A similar story played out as it had in the 1950s and 60s. The senate minority leaders sought a well-known political strategist named Frank Luntz to help convince the public to oppose the policy. Luntz studied which words could turn public opinion.
Just as they had in the 1950s and 60s, Americans responded with strong, albeit irrational fear, toward a “government takeover of medicine.” Luntz work found the message that affected the public the most was this:
“No Washington bureaucrat or healthcare lobbyist should stand between your family and your doctor. The Democrats want to put Washington politicians in charge of YOUR healthcare. We can and must do better. Say no to a Washington takeover of healthcare and say yes to personalized patient-centered care.
In reality, the act only expanded care. The policy included nothing approaching “government takeover,” but that message, along with the “death panel” schtick, seriously weakened the public support. Earlier conciliatory negotiations with the pharmaceutical industry meant that Obama had neutralized that threat. He agreed to leave out the ability to bring in prescriptions from Canada in exchange for no opposition.

INSTRUCTIONS TO FOLLOW >>
Copy the health care passage, everything from "A similar story" down to "turn public opinion.", substituting "consultant" for "strategist". These records have no connection to the health care passage.

Items listed in a dataset >>
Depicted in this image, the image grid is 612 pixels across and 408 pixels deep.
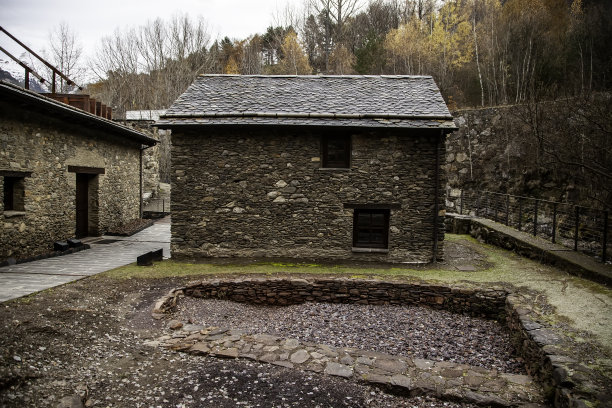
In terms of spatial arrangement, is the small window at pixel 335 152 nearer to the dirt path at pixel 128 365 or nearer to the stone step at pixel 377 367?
the dirt path at pixel 128 365

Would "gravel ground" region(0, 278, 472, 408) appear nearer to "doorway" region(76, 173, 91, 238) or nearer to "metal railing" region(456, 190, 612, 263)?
"doorway" region(76, 173, 91, 238)

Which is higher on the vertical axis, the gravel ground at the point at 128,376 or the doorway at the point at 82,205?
the doorway at the point at 82,205

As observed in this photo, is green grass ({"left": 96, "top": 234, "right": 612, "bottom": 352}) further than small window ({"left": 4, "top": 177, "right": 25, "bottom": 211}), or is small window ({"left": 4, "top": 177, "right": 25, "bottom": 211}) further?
small window ({"left": 4, "top": 177, "right": 25, "bottom": 211})

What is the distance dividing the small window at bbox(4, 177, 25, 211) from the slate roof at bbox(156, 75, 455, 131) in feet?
13.9

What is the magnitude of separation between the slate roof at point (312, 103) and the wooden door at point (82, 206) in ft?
17.6

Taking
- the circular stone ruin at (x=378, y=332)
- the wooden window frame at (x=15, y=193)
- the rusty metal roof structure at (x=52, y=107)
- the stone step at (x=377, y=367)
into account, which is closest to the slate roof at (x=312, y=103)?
the rusty metal roof structure at (x=52, y=107)

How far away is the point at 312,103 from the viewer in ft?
37.8

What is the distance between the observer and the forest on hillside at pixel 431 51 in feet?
67.9

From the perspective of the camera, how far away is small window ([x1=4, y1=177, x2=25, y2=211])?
402 inches

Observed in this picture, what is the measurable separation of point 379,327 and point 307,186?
15.6ft

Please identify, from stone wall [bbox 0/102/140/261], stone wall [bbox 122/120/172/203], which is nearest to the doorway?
stone wall [bbox 0/102/140/261]

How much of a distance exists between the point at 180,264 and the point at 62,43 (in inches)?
1100

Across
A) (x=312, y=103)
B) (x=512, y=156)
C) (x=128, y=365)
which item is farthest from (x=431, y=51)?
(x=128, y=365)

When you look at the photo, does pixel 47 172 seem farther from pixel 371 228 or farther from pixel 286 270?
pixel 371 228
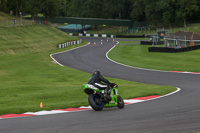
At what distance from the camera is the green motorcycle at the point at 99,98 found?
46.9ft

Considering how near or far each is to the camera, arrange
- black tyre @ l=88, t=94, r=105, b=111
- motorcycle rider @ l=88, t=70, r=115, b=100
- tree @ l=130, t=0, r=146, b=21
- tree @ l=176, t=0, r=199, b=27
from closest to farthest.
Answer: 1. black tyre @ l=88, t=94, r=105, b=111
2. motorcycle rider @ l=88, t=70, r=115, b=100
3. tree @ l=176, t=0, r=199, b=27
4. tree @ l=130, t=0, r=146, b=21

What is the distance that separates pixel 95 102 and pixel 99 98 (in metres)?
0.31

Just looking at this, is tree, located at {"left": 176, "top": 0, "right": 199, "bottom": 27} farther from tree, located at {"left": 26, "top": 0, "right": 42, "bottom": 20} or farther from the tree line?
tree, located at {"left": 26, "top": 0, "right": 42, "bottom": 20}

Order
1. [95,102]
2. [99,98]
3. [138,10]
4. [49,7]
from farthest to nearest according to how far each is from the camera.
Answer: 1. [138,10]
2. [49,7]
3. [99,98]
4. [95,102]

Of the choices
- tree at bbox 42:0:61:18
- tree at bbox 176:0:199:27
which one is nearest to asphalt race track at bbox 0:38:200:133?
tree at bbox 42:0:61:18

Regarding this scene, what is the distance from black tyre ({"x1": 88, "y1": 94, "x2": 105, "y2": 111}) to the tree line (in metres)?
88.9

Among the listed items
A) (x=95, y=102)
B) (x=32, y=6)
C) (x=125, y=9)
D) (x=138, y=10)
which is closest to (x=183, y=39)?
(x=95, y=102)

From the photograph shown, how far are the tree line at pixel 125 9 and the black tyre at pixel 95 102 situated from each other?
8886 cm

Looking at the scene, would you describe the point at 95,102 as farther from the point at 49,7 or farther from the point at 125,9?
the point at 125,9

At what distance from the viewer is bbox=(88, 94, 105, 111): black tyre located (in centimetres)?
1422

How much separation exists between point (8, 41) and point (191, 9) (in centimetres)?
6540

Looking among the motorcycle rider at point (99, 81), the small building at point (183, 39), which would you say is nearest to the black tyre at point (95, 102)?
the motorcycle rider at point (99, 81)

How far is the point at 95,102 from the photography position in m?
14.4

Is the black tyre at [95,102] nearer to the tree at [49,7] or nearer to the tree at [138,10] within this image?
the tree at [49,7]
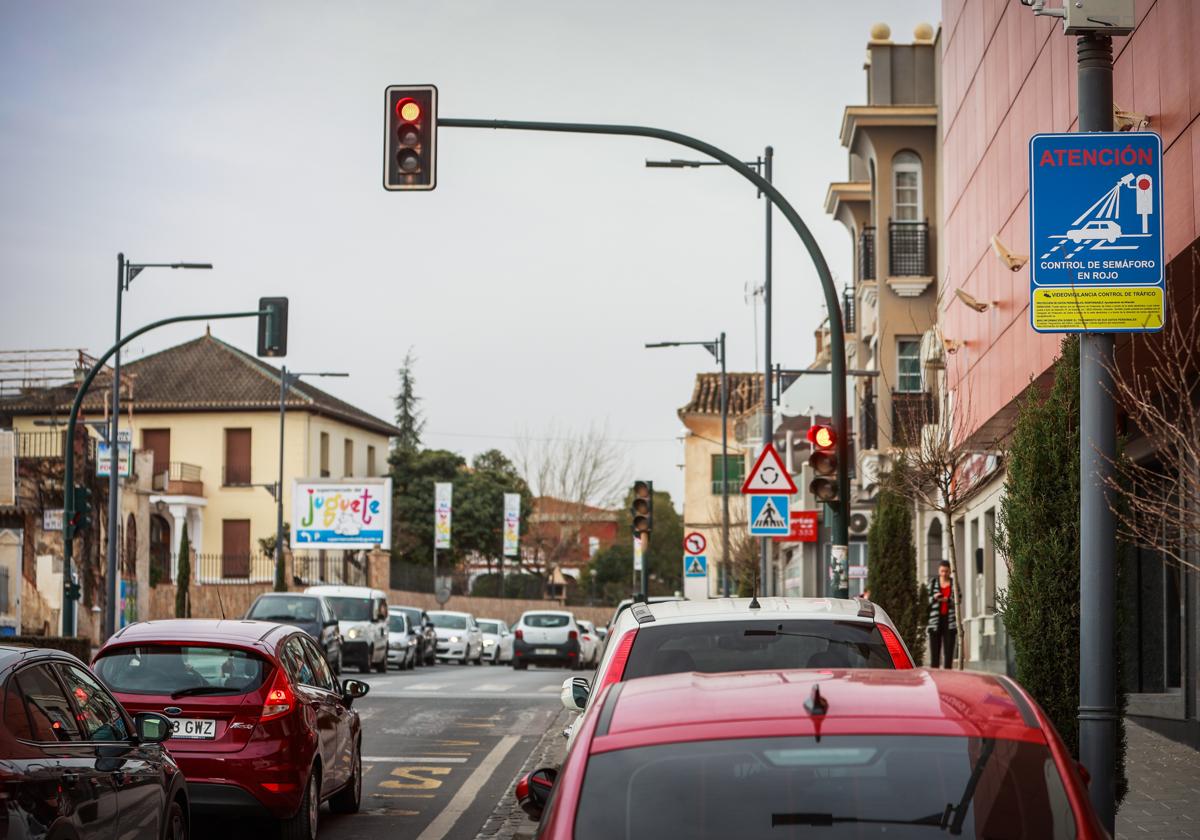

ANSWER AREA >>
A similar story played out as it had in the 1950s and 60s. The senate minority leaders sought a well-known political consultant named Frank Luntz to help convince the public to oppose the policy. Luntz studied which words could turn public opinion.